July 22, 2013, 9:01 AM — As a director or senior IT person, you're at the point in your career where you have to realize that "the skills that got you your seat at the table aren't the ones that will keep you there," Pamela Rucker, chair of the CIO Executive Council's Executive Women in IT, says.
You have to empower yourself to move forward and understand that what it takes is a dedication to professional and personal improvement. Look at the leaders around you. Chances are many of them started at the bottom just like many IT pros, and if they can do it so can you. To aid in your journey we asked CIOs, career coaches and other experts what skills it takes to get into executive office.
Overcome the Transitional Challenges of Being a Strategic Leader
When moving from an IT professional to an executive position getting away from your functional expertise and the things you know well, and forcing yourself to broaden your understanding of the company, your products or services, your customers, and your industry can be tough.
"Too many people hang their hat on knowing a technology when those skills are becoming more of a commodity. The higher-level skills are those around company strategy, product development and customer-focused innovation. Big data, cloud and CRM can all be outsourced," says Rucker.
One of the biggest hurdles faced by new executives is the loss of control, according to Bob Boudreau, CEO of WinterWyman, a national IT staffing firm. "If you're used to getting things done yourselves then, in some terms, you lose a bit of control because you shouldn't be the one with your hands on the keyboards making things happen. You have to trust the people who you work with that they will do the job even better than you," says Boudreau.

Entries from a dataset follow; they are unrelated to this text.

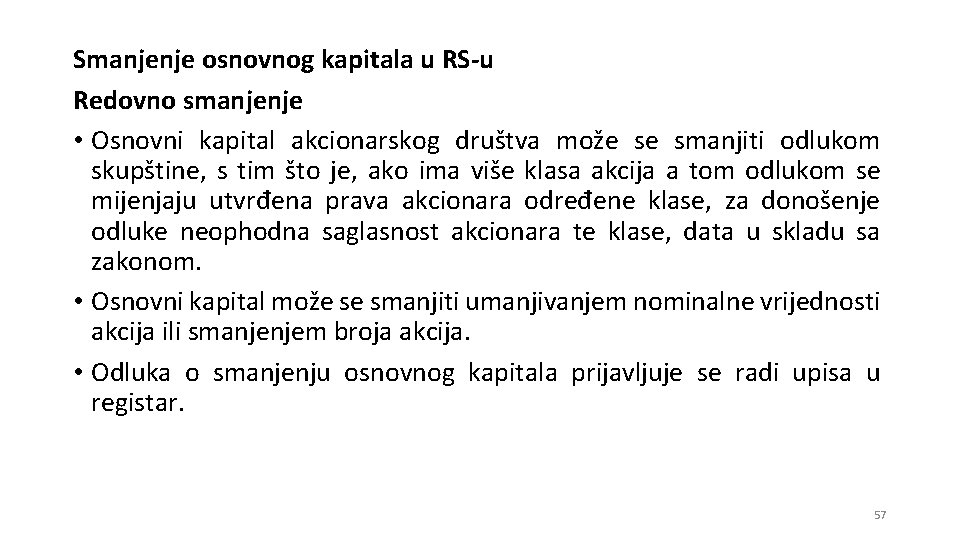 Smanjenje osnovnog kapitala u RS-u

Redovno smanjenje

• Osnovni kapital akcionarskog društva može se smanjiti odlukom skupštine, s tim što je, ako ima više klasa akcija a tom odlukom se mijenjaju utvrđena prava akcionara određene klase, za donošenje odluke neophodna saglasnost akcionara te klase, data u skladu sa zakonom.
• Osnovni kapital može se smanjiti umanjivanjem nominalne vrijednosti akcija ili smanjenjem broja akcija.
• Odluka o smanjenju osnovnog kapitala prijavljuje se radi upisa u registar.

57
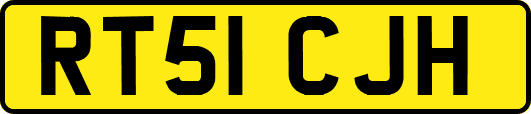 RT51 CJH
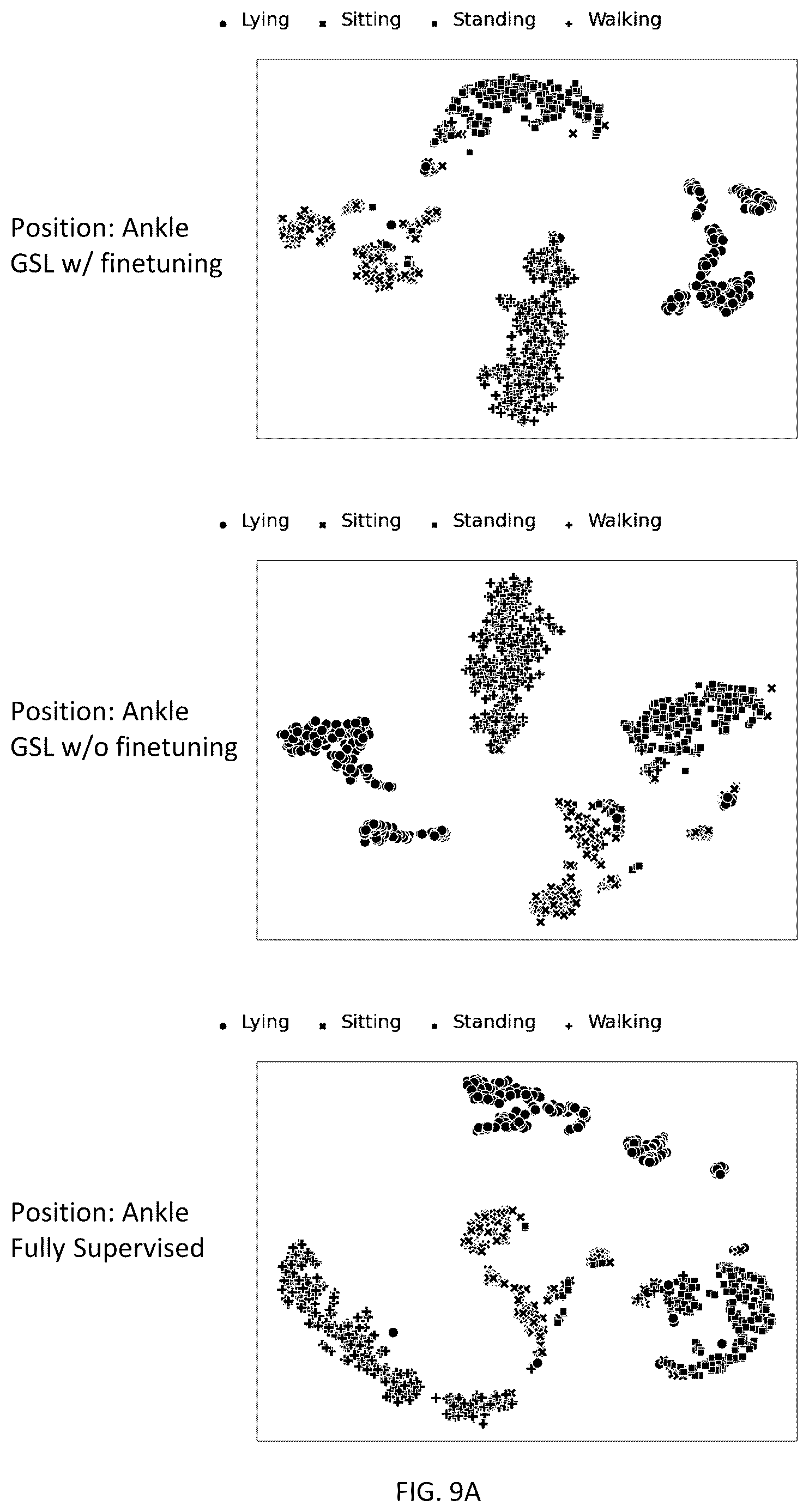 Lying Sitting Standing Walking

Position: Ankle
GSL w/ finetuning

Lying Sitting Standing Walking

Position: Ankle
GSL w/o finetuning

Lying Sitting Standing Walking

Position: Ankle
Fully Supervised

FIG. 9A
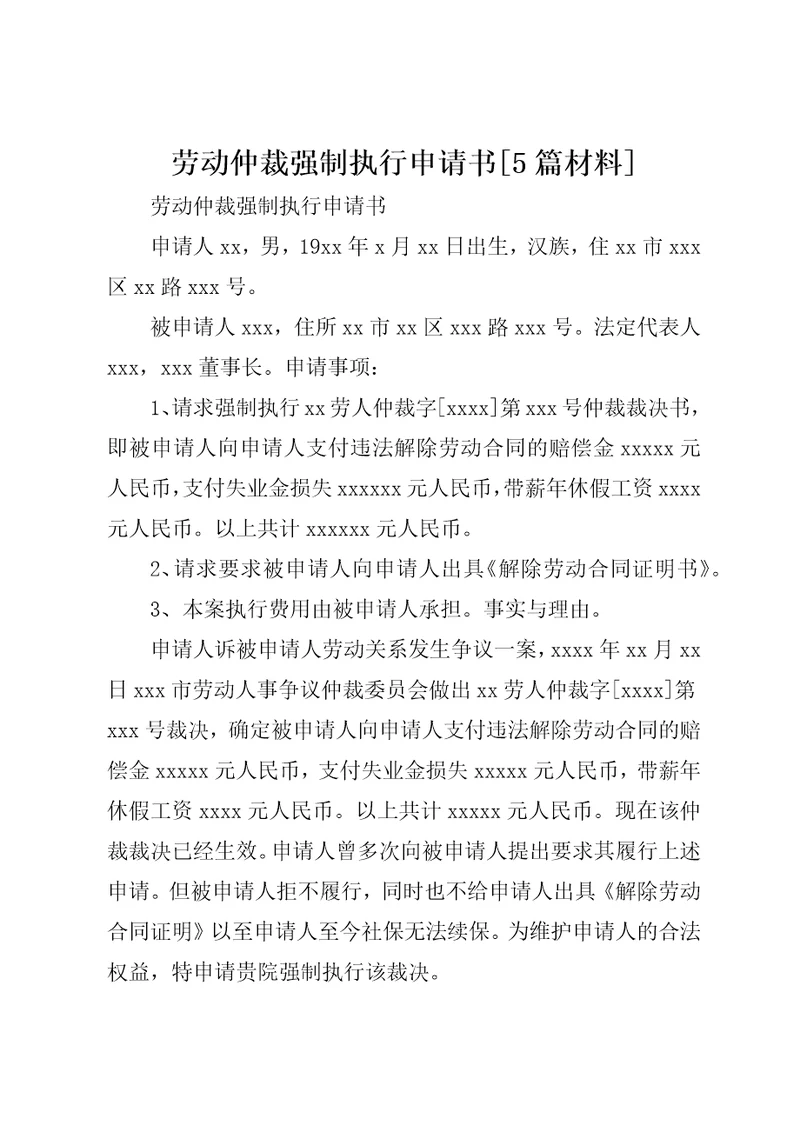 劳动仲裁强制执行申请书[5篇材料]

劳动仲裁强制执行申请书

申请人 xx，男，19xx 年 x 月 xx 日出生，汉族，住 xx 市 xxx 区 xx 路 xxx 号。

被申请人 xxx，住所 xx 市 xx 区 xxx 路 xxx 号。法定代表人 xxx，xxx 董事长。申请事项：

1、请求强制执行 xx 劳人仲裁字[xxxx]第 xxx 号仲裁裁决书，即被申请人向申请人支付违法解除劳动合同的赔偿金 xxxxx 元人民币，支付失业金损失 xxxxxx 元人民币，带薪年休假工资 xxxx 元人民币。以上共计 xxxxxx 元人民币。

2、请求要求被申请人向申请人出具《解除劳动合同证明书》。

3、本案执行费用由被申请人承担。事实与理由。

申请人诉被申请人劳动关系发生争议一案，xxxx 年 xx 月 xx 日 xxx 市劳动人事争议仲裁委员会做出 xx 劳人仲裁字[xxxx]第 xxx 号裁决，确定被申请人向申请人支付违法解除劳动合同的赔偿金 xxxxx 元人民币，支付失业金损失 xxxxx 元人民币，带薪年休假工资 xxxx 元人民币。以上共计 xxxxx 元人民币。现在该仲裁裁决已经生效。申请人曾多次向被申请人提出要求其履行上述申请。但被申请人拒不履行，同时也不给申请人出具《解除劳动合同证明》以至申请人至今社保无法续保。为维护申请人的合法权益，特申请贵院强制执行该裁决。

David Brookmire is a corporate professional development consultant, has spent the last several years doing leadership and team assessments, as well as team coaching; prior to that he worked for the likes of Fritos and General Motors working in HR and talent management.
"You have to become more of a leader and less of a manager. Management is planning, organizing, delegating and controlling. Leadership is typically vision, inspiration and motivation. These skills become more and more important the higher you go up the ladder," says Brookmire.
Having to manage your peers can create an interesting dynamic. "You have to be able to change that relationship in a way that establishes the hierarchy without alienating your peers. That's tricky," Brookmire says.